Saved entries
------------------------------

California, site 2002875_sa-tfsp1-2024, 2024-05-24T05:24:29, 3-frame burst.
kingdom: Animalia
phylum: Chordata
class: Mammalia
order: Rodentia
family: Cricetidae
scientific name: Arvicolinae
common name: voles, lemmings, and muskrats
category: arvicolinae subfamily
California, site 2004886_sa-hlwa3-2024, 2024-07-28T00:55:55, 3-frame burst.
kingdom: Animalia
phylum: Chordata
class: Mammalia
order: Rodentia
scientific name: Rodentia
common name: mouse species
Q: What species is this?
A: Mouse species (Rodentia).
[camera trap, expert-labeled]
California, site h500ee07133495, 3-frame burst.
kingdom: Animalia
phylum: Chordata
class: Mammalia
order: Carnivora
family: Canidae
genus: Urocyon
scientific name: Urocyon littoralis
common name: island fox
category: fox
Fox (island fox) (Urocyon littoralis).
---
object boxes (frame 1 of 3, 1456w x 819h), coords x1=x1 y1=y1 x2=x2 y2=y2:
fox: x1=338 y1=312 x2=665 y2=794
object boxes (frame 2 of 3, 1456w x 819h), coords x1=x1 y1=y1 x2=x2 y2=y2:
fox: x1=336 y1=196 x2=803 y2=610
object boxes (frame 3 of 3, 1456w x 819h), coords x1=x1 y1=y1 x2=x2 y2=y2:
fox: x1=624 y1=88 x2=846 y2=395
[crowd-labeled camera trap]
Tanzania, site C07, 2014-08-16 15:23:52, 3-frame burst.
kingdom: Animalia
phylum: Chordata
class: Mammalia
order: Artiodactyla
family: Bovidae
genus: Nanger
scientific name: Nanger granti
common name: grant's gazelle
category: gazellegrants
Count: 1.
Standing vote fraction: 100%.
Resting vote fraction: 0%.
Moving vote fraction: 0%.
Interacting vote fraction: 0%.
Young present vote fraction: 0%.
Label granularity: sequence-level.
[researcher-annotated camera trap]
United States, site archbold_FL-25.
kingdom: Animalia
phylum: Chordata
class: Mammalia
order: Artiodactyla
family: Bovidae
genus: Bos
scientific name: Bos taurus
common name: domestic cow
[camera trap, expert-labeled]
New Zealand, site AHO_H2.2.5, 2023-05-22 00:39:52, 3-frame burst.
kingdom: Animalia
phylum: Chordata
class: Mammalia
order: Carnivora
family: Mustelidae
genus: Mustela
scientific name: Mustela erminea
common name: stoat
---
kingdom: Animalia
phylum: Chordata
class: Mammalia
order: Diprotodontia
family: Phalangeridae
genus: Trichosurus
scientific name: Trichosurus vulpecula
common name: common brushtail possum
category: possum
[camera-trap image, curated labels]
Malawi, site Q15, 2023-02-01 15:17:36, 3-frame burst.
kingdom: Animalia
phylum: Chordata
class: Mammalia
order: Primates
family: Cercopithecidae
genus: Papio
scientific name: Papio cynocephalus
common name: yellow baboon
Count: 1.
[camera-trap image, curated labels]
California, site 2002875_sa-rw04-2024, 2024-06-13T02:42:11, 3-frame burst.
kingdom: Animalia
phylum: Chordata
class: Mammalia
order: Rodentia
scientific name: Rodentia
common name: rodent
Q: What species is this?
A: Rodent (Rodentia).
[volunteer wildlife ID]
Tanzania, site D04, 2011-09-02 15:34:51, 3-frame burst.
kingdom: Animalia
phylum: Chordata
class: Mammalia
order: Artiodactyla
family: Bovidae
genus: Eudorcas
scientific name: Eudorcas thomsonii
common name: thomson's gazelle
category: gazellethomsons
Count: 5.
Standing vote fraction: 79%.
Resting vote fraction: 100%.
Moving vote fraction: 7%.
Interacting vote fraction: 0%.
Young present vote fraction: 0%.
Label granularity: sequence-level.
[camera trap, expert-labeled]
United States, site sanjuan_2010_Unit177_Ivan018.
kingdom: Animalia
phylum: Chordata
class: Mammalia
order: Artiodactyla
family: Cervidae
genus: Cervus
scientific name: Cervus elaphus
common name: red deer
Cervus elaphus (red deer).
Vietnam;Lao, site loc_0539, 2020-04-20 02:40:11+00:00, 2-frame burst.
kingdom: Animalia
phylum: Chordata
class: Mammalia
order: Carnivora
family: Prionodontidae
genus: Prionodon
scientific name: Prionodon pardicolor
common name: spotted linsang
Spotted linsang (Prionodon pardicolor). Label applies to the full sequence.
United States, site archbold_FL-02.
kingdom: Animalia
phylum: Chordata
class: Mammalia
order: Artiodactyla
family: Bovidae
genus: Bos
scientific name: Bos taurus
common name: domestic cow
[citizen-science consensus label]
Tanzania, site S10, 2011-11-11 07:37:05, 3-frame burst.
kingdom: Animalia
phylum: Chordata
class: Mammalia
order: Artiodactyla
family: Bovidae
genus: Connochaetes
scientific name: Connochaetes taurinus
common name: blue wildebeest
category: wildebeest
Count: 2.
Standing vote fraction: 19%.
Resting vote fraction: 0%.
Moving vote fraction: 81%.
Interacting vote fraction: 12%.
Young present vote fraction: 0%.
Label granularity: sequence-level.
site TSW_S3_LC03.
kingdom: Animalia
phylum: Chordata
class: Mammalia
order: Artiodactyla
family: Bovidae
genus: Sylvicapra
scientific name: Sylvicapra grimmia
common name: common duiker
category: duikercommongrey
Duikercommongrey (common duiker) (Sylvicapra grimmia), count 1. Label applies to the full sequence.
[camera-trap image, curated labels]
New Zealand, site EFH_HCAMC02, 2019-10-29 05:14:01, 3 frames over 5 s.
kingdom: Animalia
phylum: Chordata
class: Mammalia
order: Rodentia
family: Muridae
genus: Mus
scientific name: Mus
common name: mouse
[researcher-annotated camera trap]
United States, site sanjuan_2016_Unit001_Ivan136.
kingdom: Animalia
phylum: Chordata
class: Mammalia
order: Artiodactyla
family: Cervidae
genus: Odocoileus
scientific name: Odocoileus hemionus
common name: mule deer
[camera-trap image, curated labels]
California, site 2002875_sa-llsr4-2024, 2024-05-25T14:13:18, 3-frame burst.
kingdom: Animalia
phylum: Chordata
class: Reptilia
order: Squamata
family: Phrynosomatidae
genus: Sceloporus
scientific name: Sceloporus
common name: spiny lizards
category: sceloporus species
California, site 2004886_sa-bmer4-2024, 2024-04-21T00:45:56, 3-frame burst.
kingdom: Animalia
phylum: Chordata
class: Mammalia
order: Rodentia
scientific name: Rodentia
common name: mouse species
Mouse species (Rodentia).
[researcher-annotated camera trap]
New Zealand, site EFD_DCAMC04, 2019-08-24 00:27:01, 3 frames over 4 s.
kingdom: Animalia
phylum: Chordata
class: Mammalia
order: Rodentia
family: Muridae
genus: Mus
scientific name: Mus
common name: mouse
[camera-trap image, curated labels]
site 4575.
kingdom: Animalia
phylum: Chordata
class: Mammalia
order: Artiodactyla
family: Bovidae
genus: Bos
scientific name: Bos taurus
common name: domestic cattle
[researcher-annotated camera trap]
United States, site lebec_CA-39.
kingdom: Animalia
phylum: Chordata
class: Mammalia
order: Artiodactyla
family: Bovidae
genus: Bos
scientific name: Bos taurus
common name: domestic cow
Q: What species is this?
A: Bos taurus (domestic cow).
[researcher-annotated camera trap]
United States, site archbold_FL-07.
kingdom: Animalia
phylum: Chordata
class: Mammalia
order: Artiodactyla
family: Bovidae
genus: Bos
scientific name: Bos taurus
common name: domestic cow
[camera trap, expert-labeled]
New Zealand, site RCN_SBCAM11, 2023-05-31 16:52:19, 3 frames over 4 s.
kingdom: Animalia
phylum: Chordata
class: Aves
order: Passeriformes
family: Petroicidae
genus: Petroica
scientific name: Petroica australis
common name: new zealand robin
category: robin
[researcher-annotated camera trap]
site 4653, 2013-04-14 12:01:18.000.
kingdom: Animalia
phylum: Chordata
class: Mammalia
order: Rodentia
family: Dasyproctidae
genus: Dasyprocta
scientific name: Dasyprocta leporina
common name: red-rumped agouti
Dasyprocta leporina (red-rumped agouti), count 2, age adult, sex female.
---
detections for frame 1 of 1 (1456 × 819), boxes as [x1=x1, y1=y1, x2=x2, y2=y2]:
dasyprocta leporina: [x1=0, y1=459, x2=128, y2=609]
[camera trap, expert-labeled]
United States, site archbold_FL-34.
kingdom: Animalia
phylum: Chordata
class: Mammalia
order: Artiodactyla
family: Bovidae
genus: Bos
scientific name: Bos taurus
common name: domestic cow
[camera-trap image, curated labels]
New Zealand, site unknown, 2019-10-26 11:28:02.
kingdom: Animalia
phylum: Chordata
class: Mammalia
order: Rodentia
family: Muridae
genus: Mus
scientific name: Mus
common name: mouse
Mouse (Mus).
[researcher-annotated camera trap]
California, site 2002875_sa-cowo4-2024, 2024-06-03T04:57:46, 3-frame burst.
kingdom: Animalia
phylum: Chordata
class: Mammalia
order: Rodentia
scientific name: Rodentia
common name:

------------------------------

(Problem): Take the entries above and copy them exactly from the first line through the line with "common name: island fox"; leave out every line after it.

(Answer to this exercise):
California, site 2002875_sa-tfsp1-2024, 2024-05-24T05:24:29, 3-frame burst.
kingdom: Animalia
phylum: Chordata
class: Mammalia
order: Rodentia
family: Cricetidae
scientific name: Arvicolinae
common name: voles, lemmings, and muskrats
category: arvicolinae subfamily
California, site 2004886_sa-hlwa3-2024, 2024-07-28T00:55:55, 3-frame burst.
kingdom: Animalia
phylum: Chordata
class: Mammalia
order: Rodentia
scientific name: Rodentia
common name: mouse species
Q: What species is this?
A: Mouse species (Rodentia).
[camera trap, expert-labeled]
California, site h500ee07133495, 3-frame burst.
kingdom: Animalia
phylum: Chordata
class: Mammalia
order: Carnivora
family: Canidae
genus: Urocyon
scientific name: Urocyon littoralis
common name: island fox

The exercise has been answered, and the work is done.